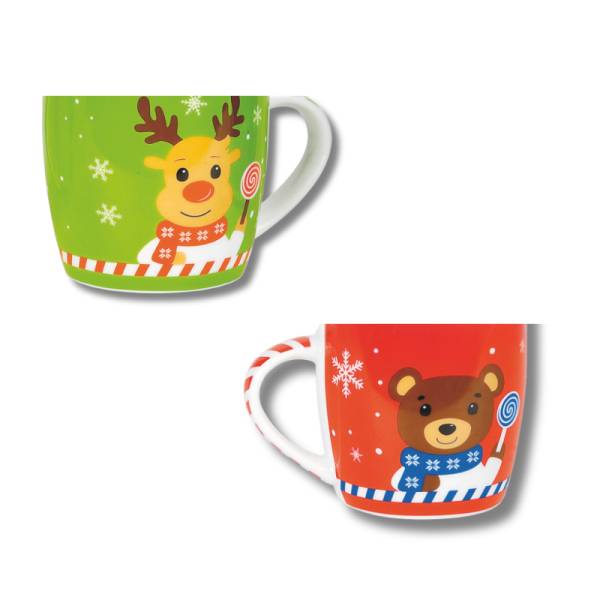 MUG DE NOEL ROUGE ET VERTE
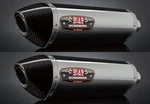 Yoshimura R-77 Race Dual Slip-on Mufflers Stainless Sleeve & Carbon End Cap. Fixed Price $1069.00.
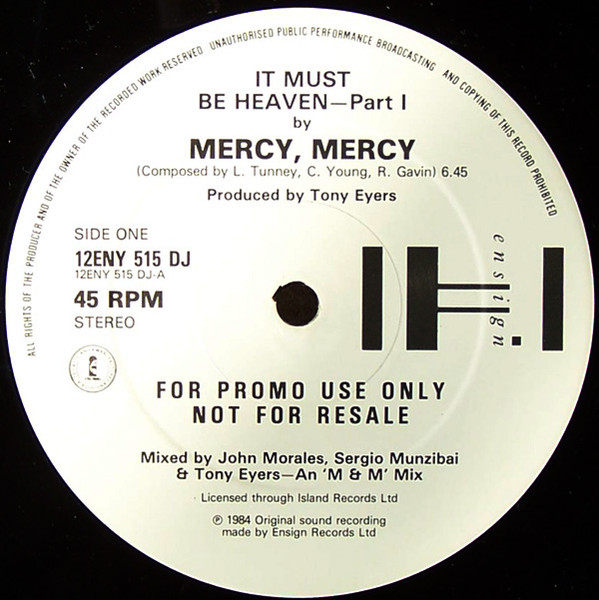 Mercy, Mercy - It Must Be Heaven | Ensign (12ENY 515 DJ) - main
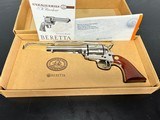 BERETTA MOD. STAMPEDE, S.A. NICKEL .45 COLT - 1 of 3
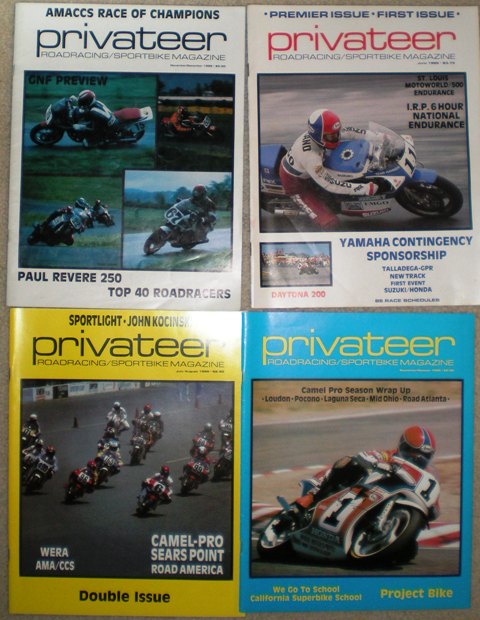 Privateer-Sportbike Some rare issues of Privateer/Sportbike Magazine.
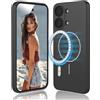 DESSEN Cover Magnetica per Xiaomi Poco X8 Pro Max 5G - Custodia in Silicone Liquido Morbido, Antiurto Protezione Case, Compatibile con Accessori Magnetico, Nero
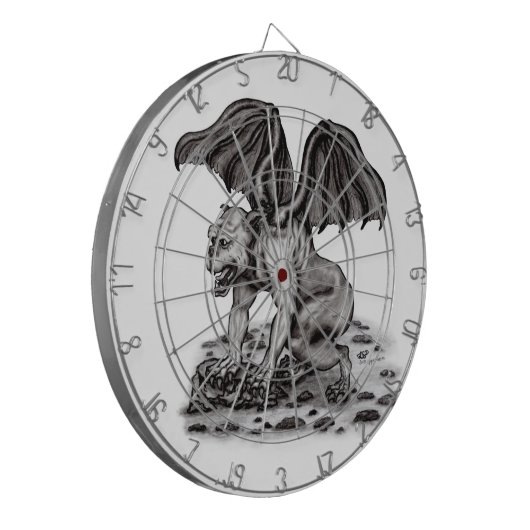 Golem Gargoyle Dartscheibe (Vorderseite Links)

━━━━━━━━━━━━━━━━━━━━━━━━━━━━━━

With the images left out, output all the entries above exactly.

 MUG DE NOEL ROUGE ET VERTE
 Yoshimura R-77 Race Dual Slip-on Mufflers Stainless Sleeve & Carbon End Cap. Fixed Price $1069.00.
 Mercy, Mercy - It Must Be Heaven | Ensign (12ENY 515 DJ) - main
 BERETTA MOD. STAMPEDE, S.A. NICKEL .45 COLT - 1 of 3
 Privateer-Sportbike Some rare issues of Privateer/Sportbike Magazine.
 DESSEN Cover Magnetica per Xiaomi Poco X8 Pro Max 5G - Custodia in Silicone Liquido Morbido, Antiurto Protezione Case, Compatibile con Accessori Magnetico, Nero
 Golem Gargoyle Dartscheibe (Vorderseite Links)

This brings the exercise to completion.